Hot Weather Tips for Your Fine, Feathered Friends
They say, if you’re raising poultry, it all comes down to feed, water, heat and light. But in the summer, beating the heat is equally important. Water and proper shelter can play a big role in your flock’s health and welfare. Here are some tips to help you and your flock survive the summer months.
• Birds require unlimited access to fresh, clean water, especially in the hot summer months.
• Birds—even free-range birds—need access to shade in the summer. If there is none, you’ll need to create it by building a structure.
• Placing your poultry in a well-ventilated area will reduce the incidence of heat stress. In a chicken coop or chicken house in summer, make sure nothing obstructs the flow of fresh air, and don’t allow ammonia to accumulate.
• A misting fan or fogging system in a well-ventilated area can help birds cool themselves.
• Position water containers in the shade. If water is too hot (or too cold) chickens will not drink enough to keep egg production up.
• Adjust waterers to shoulder height. This will help keep the litter dry.
• If food, bedding or feces gets into drinking water, change it.
• Ducklings and goslings need access to fresh, clean drinking water. However, they love to play in water and will quickly soil it. Use a water dispenser that allows only their bills to enter. Put distance between their feed and water dispensers to prevent cross contamination.
• Grown ducks need access to water at least one or two inches deep in order to groom themselves.
• Ducks and geese do not require swimming water, but they must always have fresh drinking water available.
• Baby turkeys sometimes need extra coaxing to drink water. One trick is to put a few bright-colored marbles in their water. When they peck at the marbles, their beaks will slip into the water. Pretty soon, they’ll get the hang of it. Remove the marbles before the birds get enough to swallow them.
• Digestion generates body heat, so feed poultry during the coolest times of the day.
• Severe heat stress can affect egg quality, egg size and hatchability.
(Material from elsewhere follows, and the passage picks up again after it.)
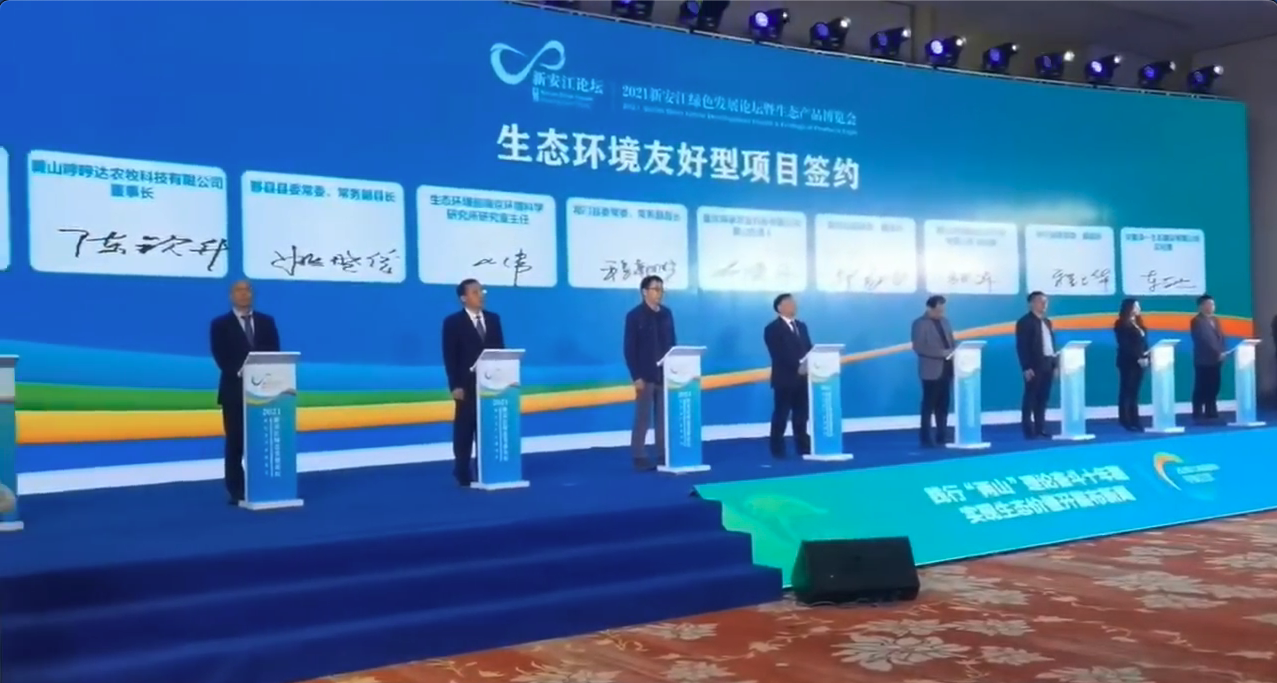 电子签约/云签约/签约管理/项目签约/ 签约仪式 科技，高端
It can also increase the rate of mortality.
• Heat-stressed birds consume less feed, so meat-type chickens (i.e., broilers) will grow more slowly and hens will produce fewer eggs—even more reasons to add adequate shade and ventilation.
• Birds don’t have sweat glands, so they cool themselves by panting. Panting can be a sign of heat stress, and the act of panting can alter a bird’s electrolyte balance. If you suspect heat stress, talk to your veterinarian about adding electrolytes to your birds’ water.
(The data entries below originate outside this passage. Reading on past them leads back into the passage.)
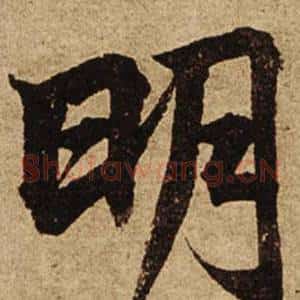 明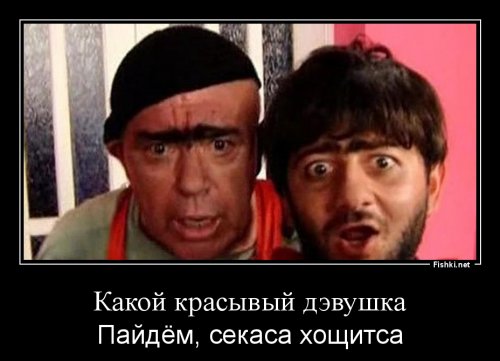 Девушка-модель гордится своей монобровью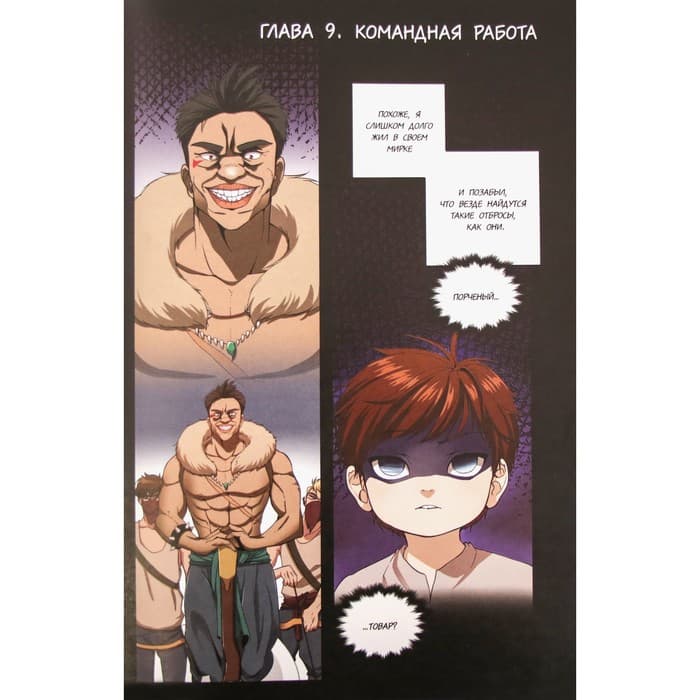 Книга «Начало после конца», 2 том, TutleMe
• One of the best ways to prevent heat stress is to prevent overcrowding. To instantly reduce the heat, reduce the number of birds in the house.
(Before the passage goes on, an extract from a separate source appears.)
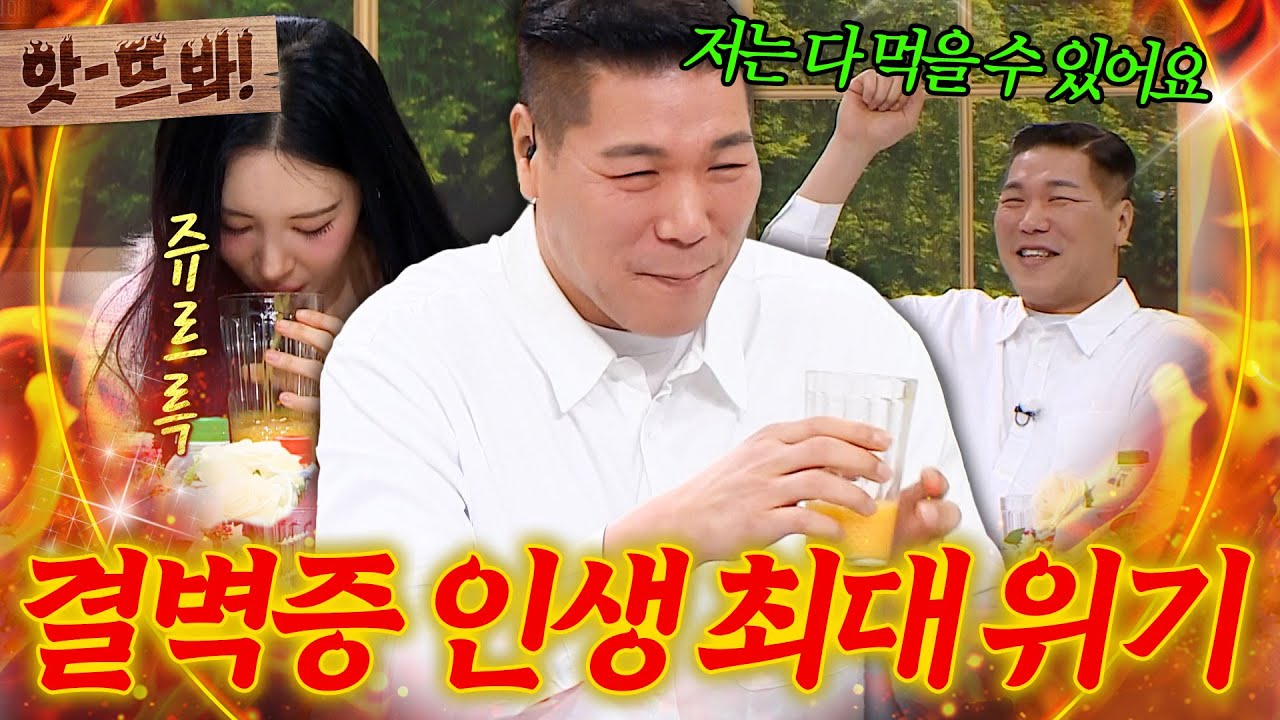 앗! ＂제가 먹을 수 있어요!＂ 선미가 남긴 음식을 '그' 서장훈이⁉️ㄷㄷㄷ｜아는 형님｜JTBC 251108 방송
• Avoid unnecessary activity. Summer heat places enough stress on birds. Take care not to disturb them during the hottest time of day.
• Signs of an unhealthy chicken:
--less active than the rest of the flock
--the comb is pale and limp (the comb is a good barometer of health)
--breast is concave and the keel bone becomes prominent
--liquid diarrhea (versus a semisolid green and white splotch, which is normal)
--unusual breathing or wheezing (some panting is normal in hot weather, but not to excess)
If one of your chickens exhibits any of these symptoms this summer, talk to your veterinarian.
• Poultry experience a major moult (shedding feathers) in late summer. It consumes a great deal of energy, so they may devote most of their calories to replacing their feathers and maintaining body temperature instead of producing eggs. Be sure to provide a good quality feed during this time.
• Germs multiply even more quickly in the summer heat. To keep your flock healthy, disinfect incubators, feeders, water containers and other equipment periodically, particularly between broods.